Ketua Banggar DPR: Program MBG Wajib Dilaksanakan, Tak Bisa Ditawar
Ketua Banggar Said Abdullah menyatakan bahwa program Makan Bergizi Gratis (MBG) Pemerintahan Presiden Prabowo Subianto wajib dilaksanakan.
Penulis:
Fersianus Waku
Editor:
Muhammad Zulfikar
Ringkasan Berita:
- Ketua Badan Anggaran (Banggar) DPR RI, Said Abdullah, menyatakan bahwa program Makan Bergizi Gratis (MBG) Pemerintahan Presiden Prabowo Subianto wajib dilaksanakan.
- Politikus PDI Perjuangan (PDIP) ini mendorong evaluasi dan perbaikan tetap harus dilakukan.
- Dalam kesempatan yang sama, Said juga mengusulkan sejumlah langkah strategis kepada pemerintah untuk mengamankan APBN.
TRIBUNNEWS.COM, JAKARTA - Ketua Badan Anggaran (Banggar) DPR RI, Said Abdullah, menyatakan bahwa program Makan Bergizi Gratis (MBG) Pemerintahan Presiden Prabowo Subianto wajib dilaksanakan.

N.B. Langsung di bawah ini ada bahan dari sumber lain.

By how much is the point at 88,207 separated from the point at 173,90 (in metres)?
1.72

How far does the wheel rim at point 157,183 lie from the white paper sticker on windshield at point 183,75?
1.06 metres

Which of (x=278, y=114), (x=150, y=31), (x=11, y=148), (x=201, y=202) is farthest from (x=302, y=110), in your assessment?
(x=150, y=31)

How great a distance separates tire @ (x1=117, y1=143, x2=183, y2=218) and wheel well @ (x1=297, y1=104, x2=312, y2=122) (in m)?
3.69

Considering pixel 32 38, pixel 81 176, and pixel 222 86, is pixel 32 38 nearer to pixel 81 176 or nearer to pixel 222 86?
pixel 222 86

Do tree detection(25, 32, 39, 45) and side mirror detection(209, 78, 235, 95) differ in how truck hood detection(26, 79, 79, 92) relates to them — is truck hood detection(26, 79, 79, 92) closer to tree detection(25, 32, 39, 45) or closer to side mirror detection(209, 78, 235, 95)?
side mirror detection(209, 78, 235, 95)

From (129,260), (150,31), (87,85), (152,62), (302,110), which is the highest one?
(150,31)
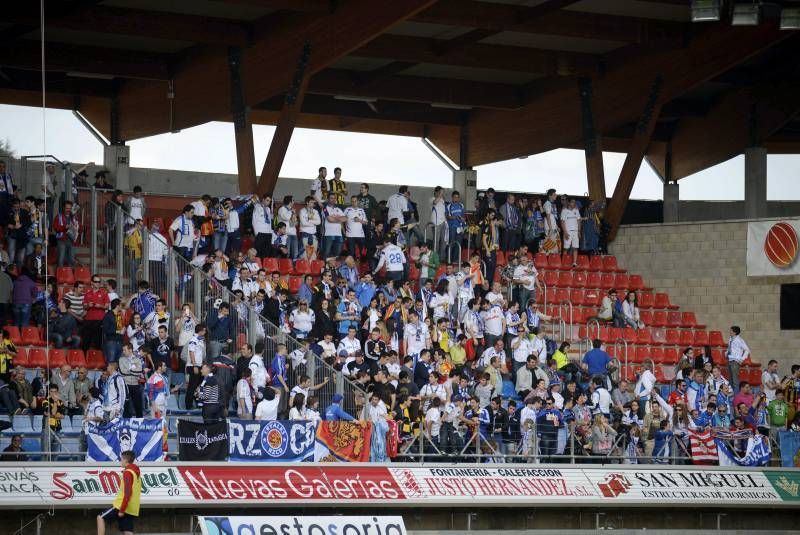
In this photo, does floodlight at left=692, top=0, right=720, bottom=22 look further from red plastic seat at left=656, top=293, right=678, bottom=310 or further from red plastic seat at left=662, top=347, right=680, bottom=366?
red plastic seat at left=656, top=293, right=678, bottom=310

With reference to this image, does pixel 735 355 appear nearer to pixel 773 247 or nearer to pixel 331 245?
pixel 773 247

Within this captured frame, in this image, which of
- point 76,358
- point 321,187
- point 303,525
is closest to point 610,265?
point 321,187

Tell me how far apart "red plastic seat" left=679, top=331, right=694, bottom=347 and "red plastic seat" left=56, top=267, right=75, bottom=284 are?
14.5m

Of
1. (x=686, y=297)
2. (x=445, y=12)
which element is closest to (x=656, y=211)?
Answer: (x=686, y=297)

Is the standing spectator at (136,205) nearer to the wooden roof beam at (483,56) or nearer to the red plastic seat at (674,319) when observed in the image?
the wooden roof beam at (483,56)

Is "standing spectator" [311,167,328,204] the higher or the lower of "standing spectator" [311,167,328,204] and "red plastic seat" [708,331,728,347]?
the higher

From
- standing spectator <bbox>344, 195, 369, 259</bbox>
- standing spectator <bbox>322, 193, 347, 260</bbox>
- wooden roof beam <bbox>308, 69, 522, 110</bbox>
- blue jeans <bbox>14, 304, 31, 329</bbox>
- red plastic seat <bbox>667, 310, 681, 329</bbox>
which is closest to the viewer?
blue jeans <bbox>14, 304, 31, 329</bbox>

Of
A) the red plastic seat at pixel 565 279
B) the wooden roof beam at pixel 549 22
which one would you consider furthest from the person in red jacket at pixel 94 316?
the red plastic seat at pixel 565 279

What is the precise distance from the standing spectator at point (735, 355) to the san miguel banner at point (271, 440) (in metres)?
11.8

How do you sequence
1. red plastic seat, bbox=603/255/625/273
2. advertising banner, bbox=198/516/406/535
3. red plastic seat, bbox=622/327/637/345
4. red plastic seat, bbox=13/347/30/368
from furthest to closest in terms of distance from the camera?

Hal ini dikarenakan program tersebut telah dimasukkan ke dalam pos anggaran pendidikan yang memiliki kewajiban alokasi dari Anggaran Pendapatan dan Belanja Negara (APBN).
Baca juga: Riset Sebut MBG Perkuat Semangat Belajar Siswa, Kemendikdasmen: Sarana Pembelajaran Karakter
"Kalau MBG dalam klaster mandatory anggaran pendidikan, itu wajib. Sudah enggak bisa ditawar," kata Said di kompleks parlemen, Senayan, Jakarta, Kamis (12/3/2026).

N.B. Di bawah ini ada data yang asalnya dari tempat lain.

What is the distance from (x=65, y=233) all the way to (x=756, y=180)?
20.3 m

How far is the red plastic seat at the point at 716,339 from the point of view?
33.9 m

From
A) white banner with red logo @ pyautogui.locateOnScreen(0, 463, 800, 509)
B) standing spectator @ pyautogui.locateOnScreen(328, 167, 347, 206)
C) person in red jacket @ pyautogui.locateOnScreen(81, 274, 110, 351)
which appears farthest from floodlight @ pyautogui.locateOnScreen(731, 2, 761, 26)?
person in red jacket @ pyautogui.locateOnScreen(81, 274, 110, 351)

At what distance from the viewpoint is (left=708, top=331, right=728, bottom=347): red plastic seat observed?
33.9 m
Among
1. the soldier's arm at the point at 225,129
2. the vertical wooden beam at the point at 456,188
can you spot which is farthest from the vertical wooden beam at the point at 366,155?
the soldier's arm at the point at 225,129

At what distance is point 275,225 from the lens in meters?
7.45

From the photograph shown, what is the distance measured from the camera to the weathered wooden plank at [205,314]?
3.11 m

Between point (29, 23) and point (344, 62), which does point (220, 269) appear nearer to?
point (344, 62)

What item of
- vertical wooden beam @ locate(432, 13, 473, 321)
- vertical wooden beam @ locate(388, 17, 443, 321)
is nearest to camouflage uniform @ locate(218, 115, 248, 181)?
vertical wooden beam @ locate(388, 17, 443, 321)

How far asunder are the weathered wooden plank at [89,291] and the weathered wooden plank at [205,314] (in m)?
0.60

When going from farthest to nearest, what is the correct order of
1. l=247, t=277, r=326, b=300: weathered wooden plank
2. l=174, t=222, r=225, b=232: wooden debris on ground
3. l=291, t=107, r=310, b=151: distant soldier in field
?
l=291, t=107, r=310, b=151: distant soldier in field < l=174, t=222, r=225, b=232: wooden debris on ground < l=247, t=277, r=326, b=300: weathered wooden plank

"Namanya juga anggaran pendidikan, wajib dilaksanakan," ujarnya menambahkan.
Namun, politikus PDI Perjuangan (PDIP) ini mendorong evaluasi dan perbaikan tetap harus dilakukan.
"Bahwa di lapangan perlu perbaikan tata kelola, setuju. Tapi hukumnya wajib karena mandatory pendidikan dia," ucapnya.

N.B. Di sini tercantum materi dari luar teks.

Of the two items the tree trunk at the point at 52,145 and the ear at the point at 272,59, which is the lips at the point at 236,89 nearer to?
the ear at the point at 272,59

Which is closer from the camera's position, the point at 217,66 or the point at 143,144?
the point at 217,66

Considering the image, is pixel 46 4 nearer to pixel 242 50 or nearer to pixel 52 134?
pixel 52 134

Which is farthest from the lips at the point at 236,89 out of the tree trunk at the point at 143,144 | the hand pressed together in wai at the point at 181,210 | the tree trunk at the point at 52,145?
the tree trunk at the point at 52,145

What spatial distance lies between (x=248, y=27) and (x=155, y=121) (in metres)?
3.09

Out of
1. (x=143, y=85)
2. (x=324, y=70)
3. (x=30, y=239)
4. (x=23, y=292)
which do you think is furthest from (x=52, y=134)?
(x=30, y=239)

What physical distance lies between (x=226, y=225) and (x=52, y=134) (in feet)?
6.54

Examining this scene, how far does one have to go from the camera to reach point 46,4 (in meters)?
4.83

Dalam kesempatan yang sama, Said juga mengusulkan sejumlah langkah strategis kepada pemerintah untuk mengamankan APBN.
Langkah ini dinilai krusial di tengah rentetan tekanan ekonomi global dan memanasnya situasi geopolitik di Timur Tengah.
Baca juga: Prabowo Minta Rakyat Siap Hadapi Kesulitan, Ekonom Sentil MBG-Kopdes: Program Mahal Harus Dikurangi
Said meminta pemerintah segera mengevaluasi dan menyeleksi ulang program-program yang ada agar APBN tidak jebol.
"Saya sampaikan, agar tidak berlarut-larut, alangkah baiknya pemerintah melakukan penajaman program terhadap prioritas. Lakukan penajaman," ucapnya.
Ia menyarankan agar pemerintah berani memilah antara program yang mendesak dan yang bisa ditunda penyelesaiannya.
"Yang memang mendesak, wajib terus dilakukan. Terhadap program-program prioritas yang tidak begitu mendesak, bisa dilakukan tahun jamak," tutur Said.